- Ewan Ewan's location in Gloucester County (Inset: Gloucester County in New Jersey) Ewan Ewan (New Jersey) Ewan Ewan (the United States)
- Coordinates: 39°41′55″N 75°11′10″W﻿ / ﻿39.69861°N 75.18611°W
- Country: United States
- State: New Jersey
- County: Gloucester
- Township: Harrison
- Elevation: 115 ft (35 m)
- Time zone: UTC−05:00 (Eastern (EST))
- • Summer (DST): UTC−04:00 (EDT)
- ZIP Code: 08025
- GNIS feature ID: 876244

= Ewan, New Jersey =

Populated place in Gloucester County, New Jersey, US

Ewan is an unincorporated community located within Harrison Township, in Gloucester County, in the U.S. state of New Jersey. The area is served by the United States Postal Service as ZIP Code 08025.
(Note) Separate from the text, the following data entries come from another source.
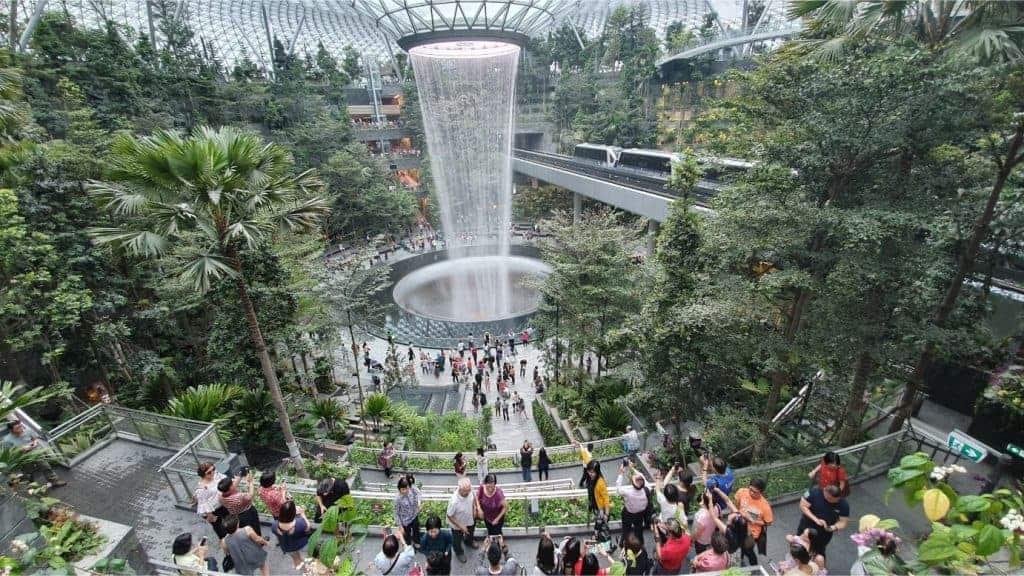 Mua sắm ở sân bay Changi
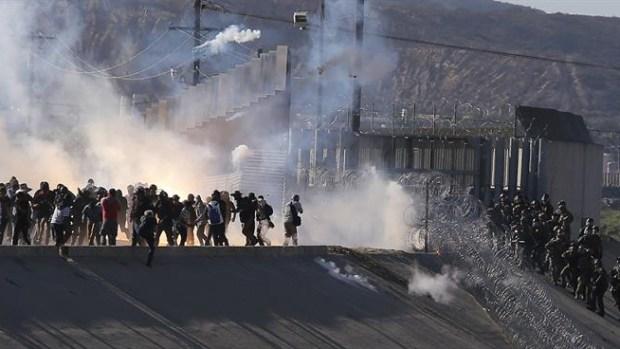 Arrojan gases a migrantes que intentaron cruzar a EEUU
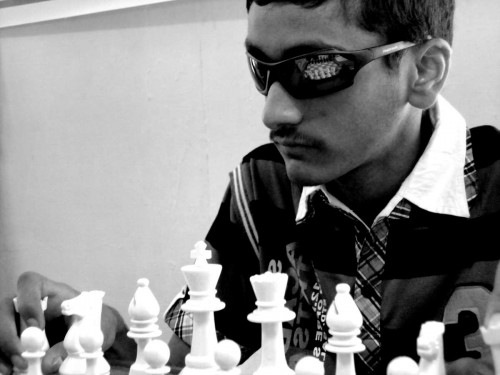 The blind chess player in Algorithms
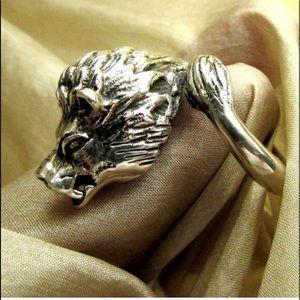 STUNNING fierce lion ring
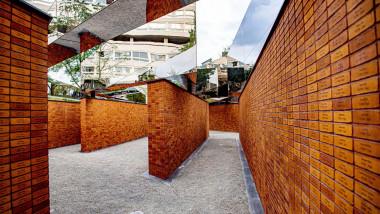 pereti ai monumentului cu numele holocaustului din amsterdam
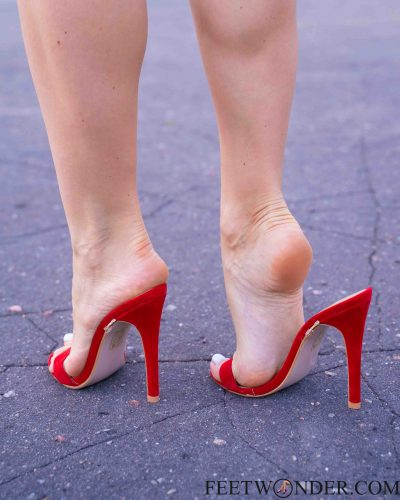 Sexy Soles And Feet In High Heels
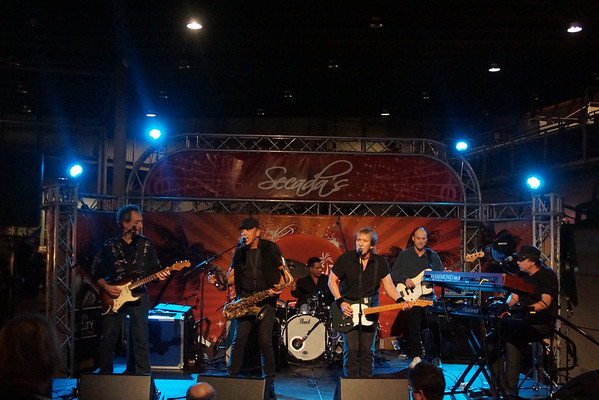 2013 JOHN CAFFERTY AND THE BEAVER BROWN BAND
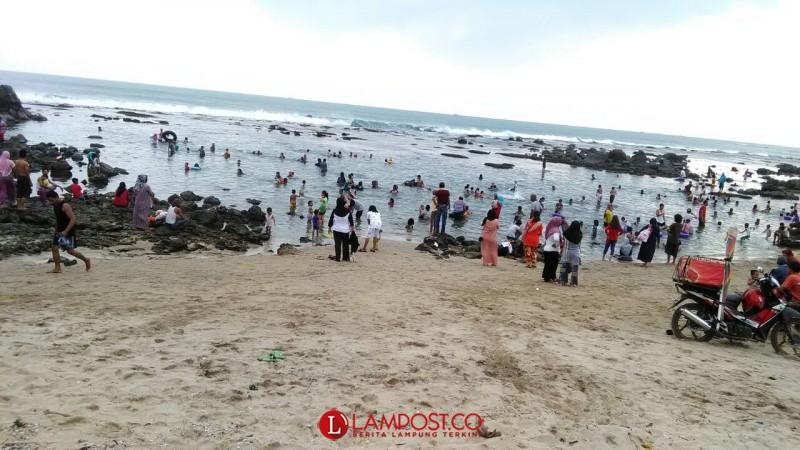 Ratusan Masyarakat Lampung Selatan Ngelop di Laut Sambut Bulan Puasa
The community is located east of Raccoon Creek and Ewan Lake, near the intersection of Ewan Road and Clems Run, 2.0 mi south-southwest of Richwood and 3.5 mi southeast of Mullica Hill.

Constructed in 1793, the Iredell House No. 2, located on Ewan Road, was constructed by Thomas Iredell for his second wife. The peak of the front of the house shows the letter "I", underneath that the letters "T.A.R." and below that the number 1793; the three letters are thought to be the initials of Iredell's three children.